In the early 1980s it was gradually becoming clear that a switch from 2- to 4-stroke machines would be unavoidable even in the offroad sports world for environmental reasons. The Japanese manufacturers attempted to make their air-cooled single-cylinder models competitive by adding a variety of accessories, but the KTM engineers simply took the bull by the horns and designed a state-of-the-art water-cooled engine based on the 500cc 2-stroke unit. It took five years to develop the engine, which weighed in at just 33 kilograms. It was then time for the engine’s trial by fire, which it passed with flying colors: in 1987 Joachim Sauer and Angelo Croci won the European enduro championships in the two 4-stroke classes, under 350cc and over 500cc.
Hard enduro is a term that still remains inextricably linked with the machines produced by the KTM factory in Mattighofen, and this applies to competitive riders, leisure and touring bikers in equal measure. Only the bare minimum yet the very best equipment – quality components from Acerbis to WP, with a chassis that was capable of a great deal more than riding to the nearest ice cream shop and that could carry on way beyond the point at which soft enduros got stuck. What’s more, the LC4 could even take a pillion and came in different power brackets (17 or 34kW) to suit multi-stage driving licenses. Not everyone has the physique or stature of motocross champion Heinz Kinigadner or the bulging calf muscles needed to kickstart the powerful single cylinder, so for many people the LC4 remained for the time being an unattainable dream. Up until 1996 to be precise, when the LC4 engine also became available with an electric starter. The starter was fitted first to the 620 DUKE E ‘fun-bike’, followed by the Enduro and Supermoto, while the “Super Competition” did not follow suit and for the time being was available only with a kickstarter. The optional electric starter did not undermine the hard enduro image of the other models though – after all, anyone who still wanted to carry on kick-starting always had that option. Most people, it has to be said, were secretly happy to save the blood, sweat and tears, and instead enjoy the luxury of just pressing that little button.

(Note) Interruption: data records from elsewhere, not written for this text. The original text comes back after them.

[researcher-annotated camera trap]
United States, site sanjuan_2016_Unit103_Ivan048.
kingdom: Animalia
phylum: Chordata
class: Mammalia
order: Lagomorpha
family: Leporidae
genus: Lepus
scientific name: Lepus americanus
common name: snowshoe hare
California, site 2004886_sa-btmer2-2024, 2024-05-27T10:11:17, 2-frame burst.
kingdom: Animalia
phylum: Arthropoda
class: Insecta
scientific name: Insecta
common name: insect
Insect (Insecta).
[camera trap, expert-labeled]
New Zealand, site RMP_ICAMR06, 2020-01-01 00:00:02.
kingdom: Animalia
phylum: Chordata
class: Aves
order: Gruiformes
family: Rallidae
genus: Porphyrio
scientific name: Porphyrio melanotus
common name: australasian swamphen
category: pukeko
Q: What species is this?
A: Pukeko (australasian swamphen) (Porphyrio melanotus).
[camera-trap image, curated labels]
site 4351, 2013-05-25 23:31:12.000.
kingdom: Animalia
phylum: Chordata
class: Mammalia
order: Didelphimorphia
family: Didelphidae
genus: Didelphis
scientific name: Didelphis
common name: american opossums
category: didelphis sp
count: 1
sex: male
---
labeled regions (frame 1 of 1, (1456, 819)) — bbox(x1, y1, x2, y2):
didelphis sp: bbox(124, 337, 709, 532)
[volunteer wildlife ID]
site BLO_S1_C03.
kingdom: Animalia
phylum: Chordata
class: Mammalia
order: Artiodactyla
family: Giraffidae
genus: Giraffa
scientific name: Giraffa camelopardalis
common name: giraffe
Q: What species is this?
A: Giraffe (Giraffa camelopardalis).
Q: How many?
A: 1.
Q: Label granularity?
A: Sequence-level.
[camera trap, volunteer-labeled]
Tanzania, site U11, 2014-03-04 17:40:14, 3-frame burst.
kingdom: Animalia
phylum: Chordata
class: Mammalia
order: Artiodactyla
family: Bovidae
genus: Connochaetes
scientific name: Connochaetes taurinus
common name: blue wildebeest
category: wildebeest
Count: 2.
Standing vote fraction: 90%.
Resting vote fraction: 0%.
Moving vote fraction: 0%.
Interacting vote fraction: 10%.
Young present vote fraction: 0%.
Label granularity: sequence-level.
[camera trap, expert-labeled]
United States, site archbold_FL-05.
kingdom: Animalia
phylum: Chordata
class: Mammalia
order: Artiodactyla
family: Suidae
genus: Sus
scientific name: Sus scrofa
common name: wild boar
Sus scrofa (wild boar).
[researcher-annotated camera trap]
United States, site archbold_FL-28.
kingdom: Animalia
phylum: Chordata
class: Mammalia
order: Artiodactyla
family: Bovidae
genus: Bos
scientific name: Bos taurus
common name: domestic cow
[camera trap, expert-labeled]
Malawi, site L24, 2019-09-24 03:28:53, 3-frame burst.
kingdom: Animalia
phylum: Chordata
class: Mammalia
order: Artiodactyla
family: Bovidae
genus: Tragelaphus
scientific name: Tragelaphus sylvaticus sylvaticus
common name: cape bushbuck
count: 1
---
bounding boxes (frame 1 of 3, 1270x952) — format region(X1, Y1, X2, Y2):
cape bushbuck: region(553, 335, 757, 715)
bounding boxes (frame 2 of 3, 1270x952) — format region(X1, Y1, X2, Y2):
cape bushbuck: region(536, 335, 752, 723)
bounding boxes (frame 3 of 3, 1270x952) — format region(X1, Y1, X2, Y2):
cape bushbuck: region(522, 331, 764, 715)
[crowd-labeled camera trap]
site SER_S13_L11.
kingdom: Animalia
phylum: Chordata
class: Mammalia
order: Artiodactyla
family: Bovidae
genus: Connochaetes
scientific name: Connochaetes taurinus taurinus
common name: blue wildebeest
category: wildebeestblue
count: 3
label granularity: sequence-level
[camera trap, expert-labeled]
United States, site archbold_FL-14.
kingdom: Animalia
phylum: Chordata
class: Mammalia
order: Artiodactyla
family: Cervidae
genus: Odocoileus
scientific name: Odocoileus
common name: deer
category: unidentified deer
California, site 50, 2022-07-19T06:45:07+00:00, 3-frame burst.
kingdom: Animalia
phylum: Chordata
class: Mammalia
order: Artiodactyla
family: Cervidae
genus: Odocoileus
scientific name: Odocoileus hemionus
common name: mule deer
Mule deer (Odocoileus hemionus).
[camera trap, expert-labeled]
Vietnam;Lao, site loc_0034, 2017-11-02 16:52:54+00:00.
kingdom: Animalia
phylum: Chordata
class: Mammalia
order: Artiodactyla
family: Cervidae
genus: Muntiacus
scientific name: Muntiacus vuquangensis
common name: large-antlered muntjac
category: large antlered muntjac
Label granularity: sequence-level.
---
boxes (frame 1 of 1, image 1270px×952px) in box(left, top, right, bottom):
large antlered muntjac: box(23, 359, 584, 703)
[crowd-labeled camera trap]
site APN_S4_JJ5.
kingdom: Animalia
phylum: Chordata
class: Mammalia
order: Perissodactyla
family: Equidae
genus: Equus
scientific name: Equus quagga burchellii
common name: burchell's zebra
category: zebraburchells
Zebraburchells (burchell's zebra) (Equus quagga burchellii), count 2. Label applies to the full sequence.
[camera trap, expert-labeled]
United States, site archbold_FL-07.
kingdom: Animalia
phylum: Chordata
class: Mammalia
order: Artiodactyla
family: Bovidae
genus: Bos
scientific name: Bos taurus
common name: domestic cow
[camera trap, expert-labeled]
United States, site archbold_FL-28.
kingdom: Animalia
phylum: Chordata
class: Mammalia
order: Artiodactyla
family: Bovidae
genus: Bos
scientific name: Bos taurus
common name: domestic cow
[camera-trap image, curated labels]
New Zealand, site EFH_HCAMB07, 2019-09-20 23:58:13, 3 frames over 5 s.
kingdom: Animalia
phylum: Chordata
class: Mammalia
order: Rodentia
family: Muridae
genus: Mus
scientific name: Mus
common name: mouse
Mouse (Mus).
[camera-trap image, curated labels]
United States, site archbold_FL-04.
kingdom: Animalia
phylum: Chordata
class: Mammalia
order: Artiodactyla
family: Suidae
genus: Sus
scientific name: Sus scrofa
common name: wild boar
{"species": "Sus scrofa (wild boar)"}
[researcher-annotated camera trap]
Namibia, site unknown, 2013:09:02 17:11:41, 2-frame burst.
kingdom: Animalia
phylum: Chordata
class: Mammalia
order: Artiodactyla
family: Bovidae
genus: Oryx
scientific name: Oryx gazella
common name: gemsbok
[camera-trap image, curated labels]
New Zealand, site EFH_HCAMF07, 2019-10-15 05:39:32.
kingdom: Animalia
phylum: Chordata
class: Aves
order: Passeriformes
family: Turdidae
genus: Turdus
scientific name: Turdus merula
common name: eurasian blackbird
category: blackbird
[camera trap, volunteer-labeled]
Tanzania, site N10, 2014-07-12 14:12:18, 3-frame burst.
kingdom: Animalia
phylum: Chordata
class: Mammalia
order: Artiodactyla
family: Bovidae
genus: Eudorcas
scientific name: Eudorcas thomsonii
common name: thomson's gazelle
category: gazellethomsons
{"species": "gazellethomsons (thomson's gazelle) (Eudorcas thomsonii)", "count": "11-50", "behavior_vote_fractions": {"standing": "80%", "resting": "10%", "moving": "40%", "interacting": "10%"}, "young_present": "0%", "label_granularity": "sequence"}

The latest generation of 690 LC4s no longer features a kickstarter, and for some time now the competition four-stroke machines from KTM have been fitted with an electric starter as standard. In the heat of a motocross race the riders appreciate the advantages. Pushing a starter button saves valuable energy and seconds that might ultimately decide the outcome of the race.
To this day the 690 Enduro R embodies the hard enduro philosophy: as pure as possible, as honest as possible and as consistent as possible. And what is right for the Enduro with its powerful single-cylinder heart should also suit the other models. The old adage still applies to the 690 DUKE as well as the Supermoto: only the bare minimum yet the very best Equipment!